| THE TASK |
Please put the lines from the one containing "What is the distance" through the last line of the items, both included, into a JSON list of strings with one string per line. Leave out blank lines.

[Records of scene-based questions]
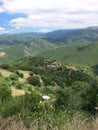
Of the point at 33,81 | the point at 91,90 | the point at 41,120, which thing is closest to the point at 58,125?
the point at 41,120

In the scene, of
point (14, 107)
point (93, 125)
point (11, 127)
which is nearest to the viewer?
point (11, 127)

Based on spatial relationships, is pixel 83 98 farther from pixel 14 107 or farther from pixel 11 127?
pixel 11 127

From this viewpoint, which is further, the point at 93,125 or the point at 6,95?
the point at 6,95

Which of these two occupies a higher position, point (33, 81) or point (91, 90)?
point (91, 90)

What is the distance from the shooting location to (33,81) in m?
58.6

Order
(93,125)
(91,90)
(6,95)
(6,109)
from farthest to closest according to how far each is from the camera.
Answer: (91,90), (6,95), (6,109), (93,125)

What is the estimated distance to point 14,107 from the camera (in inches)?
431

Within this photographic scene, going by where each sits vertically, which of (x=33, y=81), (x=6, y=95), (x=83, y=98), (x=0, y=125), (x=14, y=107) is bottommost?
(x=33, y=81)

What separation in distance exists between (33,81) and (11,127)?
170 ft

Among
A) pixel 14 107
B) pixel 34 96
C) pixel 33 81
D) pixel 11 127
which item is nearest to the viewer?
pixel 11 127

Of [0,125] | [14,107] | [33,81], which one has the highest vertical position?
[0,125]

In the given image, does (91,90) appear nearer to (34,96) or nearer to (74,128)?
(34,96)

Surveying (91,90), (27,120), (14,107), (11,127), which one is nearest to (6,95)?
(14,107)

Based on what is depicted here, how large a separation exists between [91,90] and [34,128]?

| SOLUTION TO THIS TASK |
[
  "What is the distance from the shooting location to (33,81) in m?",
  "58.6",
  "Order",
  "(93,125)",
  "(91,90)",
  "(6,95)",
  "(6,109)",
  "from farthest to closest according to how far each is from the camera.",
  "Answer: (91,90), (6,95), (6,109), (93,125)",
  "What is the estimated distance to point 14,107 from the camera (in inches)?",
  "431",
  "Within this photographic scene, going by where each sits vertically, which of (x=33, y=81), (x=6, y=95), (x=83, y=98), (x=0, y=125), (x=14, y=107) is bottommost?",
  "(x=33, y=81)",
  "What separation in distance exists between (33,81) and (11,127)?",
  "170 ft",
  "Among",
  "A) pixel 14 107",
  "B) pixel 34 96",
  "C) pixel 33 81",
  "D) pixel 11 127",
  "which item is nearest to the viewer?",
  "pixel 11 127",
  "Of [0,125] | [14,107] | [33,81], which one has the highest vertical position?",
  "[0,125]",
  "In the given image, does (91,90) appear nearer to (34,96) or nearer to (74,128)?",
  "(34,96)",
  "Surveying (91,90), (27,120), (14,107), (11,127), which one is nearest to (6,95)?",
  "(14,107)",
  "Based on what is depicted here, how large a separation exists between [91,90] and [34,128]?"
]